NEW YORK SUPREME COURT, APPELLATE DIVISION, FIRST DEPARTMENT
May 11, 2010
IN RE RAJIV KHURANA, PETITIONER-APPELLANT,
RAYMOND KELLY, AS POLICE COMMISSIONER OF THE CITY OF NEW YORK, ETC., ET AL., RESPONDENTS-RESPONDENTS.
Judgment, Supreme Court, New York County (Edward H. Lehner, J.), entered October 31, 2008, which denied petitioner police officer's application to annul respondents' determination denying petitioner an accident disability pension, and dismissed the petition, unanimously affirmed, without costs.
Published by New York State Law Reporting Bureau pursuant to Judiciary Law § 431.
This opinion is uncorrected and subject to revision before publication in the Official Reports.
Saxe, J.P., Friedman, Nardelli, Freedman, Abdus-Salaam, JJ.

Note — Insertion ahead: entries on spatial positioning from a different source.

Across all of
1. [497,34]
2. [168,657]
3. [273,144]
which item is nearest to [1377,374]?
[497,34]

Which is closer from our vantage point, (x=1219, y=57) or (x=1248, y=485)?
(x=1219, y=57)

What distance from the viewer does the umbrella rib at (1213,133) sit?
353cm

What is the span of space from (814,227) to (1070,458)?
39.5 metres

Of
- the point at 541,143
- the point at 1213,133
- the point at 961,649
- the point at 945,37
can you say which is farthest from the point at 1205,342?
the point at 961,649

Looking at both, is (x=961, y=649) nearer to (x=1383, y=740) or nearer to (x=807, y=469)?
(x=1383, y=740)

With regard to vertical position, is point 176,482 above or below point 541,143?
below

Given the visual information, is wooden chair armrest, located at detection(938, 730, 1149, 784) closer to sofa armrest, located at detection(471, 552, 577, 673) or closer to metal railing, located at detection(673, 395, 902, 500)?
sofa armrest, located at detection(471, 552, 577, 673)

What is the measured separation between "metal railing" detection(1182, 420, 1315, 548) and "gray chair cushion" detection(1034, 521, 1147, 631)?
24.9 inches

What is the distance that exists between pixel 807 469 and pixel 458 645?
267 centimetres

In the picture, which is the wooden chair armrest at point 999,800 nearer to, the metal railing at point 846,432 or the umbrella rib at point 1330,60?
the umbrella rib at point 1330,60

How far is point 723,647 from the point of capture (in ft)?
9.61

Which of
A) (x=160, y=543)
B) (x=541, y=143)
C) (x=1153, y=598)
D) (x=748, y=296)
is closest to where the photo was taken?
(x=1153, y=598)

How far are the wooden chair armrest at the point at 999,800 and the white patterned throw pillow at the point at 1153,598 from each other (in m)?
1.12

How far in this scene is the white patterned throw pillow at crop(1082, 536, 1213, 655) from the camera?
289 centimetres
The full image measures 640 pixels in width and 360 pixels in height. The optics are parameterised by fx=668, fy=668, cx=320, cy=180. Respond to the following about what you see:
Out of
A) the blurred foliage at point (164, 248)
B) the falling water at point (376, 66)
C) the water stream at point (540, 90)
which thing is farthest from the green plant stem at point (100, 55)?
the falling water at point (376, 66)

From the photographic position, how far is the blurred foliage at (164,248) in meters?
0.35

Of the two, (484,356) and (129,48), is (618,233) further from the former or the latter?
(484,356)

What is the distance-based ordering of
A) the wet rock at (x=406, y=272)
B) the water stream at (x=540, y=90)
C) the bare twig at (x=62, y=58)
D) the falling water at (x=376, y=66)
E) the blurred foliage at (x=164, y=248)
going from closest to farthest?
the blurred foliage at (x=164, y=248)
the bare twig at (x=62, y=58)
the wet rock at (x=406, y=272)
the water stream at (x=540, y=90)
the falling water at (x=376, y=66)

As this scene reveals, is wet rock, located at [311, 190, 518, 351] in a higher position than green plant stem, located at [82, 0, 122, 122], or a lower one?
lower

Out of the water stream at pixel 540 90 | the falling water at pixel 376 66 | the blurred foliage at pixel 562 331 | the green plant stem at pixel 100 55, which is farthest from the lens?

The Medical Board's finding that petitioner is not disabled for full duty is supported by "some credible evidence" (see Matter of Borenstein v New York City Employees' Retirement Sys., 88 NY2d 756, 760-761 ), including MRI results indicating mild abnormality in the supraspinatus, but no tear, and the absence of any objective findings, such as atrophy. Petitioner's case was considered by the Medical Board on four separate occasions. On each occasion, the Medical Board reviewed all the medical evidence submitted by petitioner, including the results of MRIs, and conducted its own complete orthopedic examinations of the petitioner. Despite petitioner's continuing claim of limited range of motion in his left shoulder, the Medical Board found no evidence of a disabling condition. The Medical Board was entitled to rely upon its own physical examinations which provided credible evidence for its determination and, accordingly, was not bound by the contrary opinions of petitioner's experts (see Matter of Mulheren v Board of Trustees of Police Pension Fund, Art. II, 307 AD2d 129, 131 , lv denied 100 NY2d 515 ). The courts may not "substitute their own judgment for that of the Medical Board" (Borenstein at 761 [internal quotation marks and citations omitted]).
We have considered petitioner's other arguments, including that the Medical Board "did not adequately explain why it resolved conflicts in the medical evidence the way it did, and find them unavailing" (see Schwartz v Kelly, 36 AD3d 563, 564 ).
THIS CONSTITUTES THE DECISION AND ORDER OF THE SUPREME COURT, APPELLATE DIVISION, FIRST DEPARTMENT.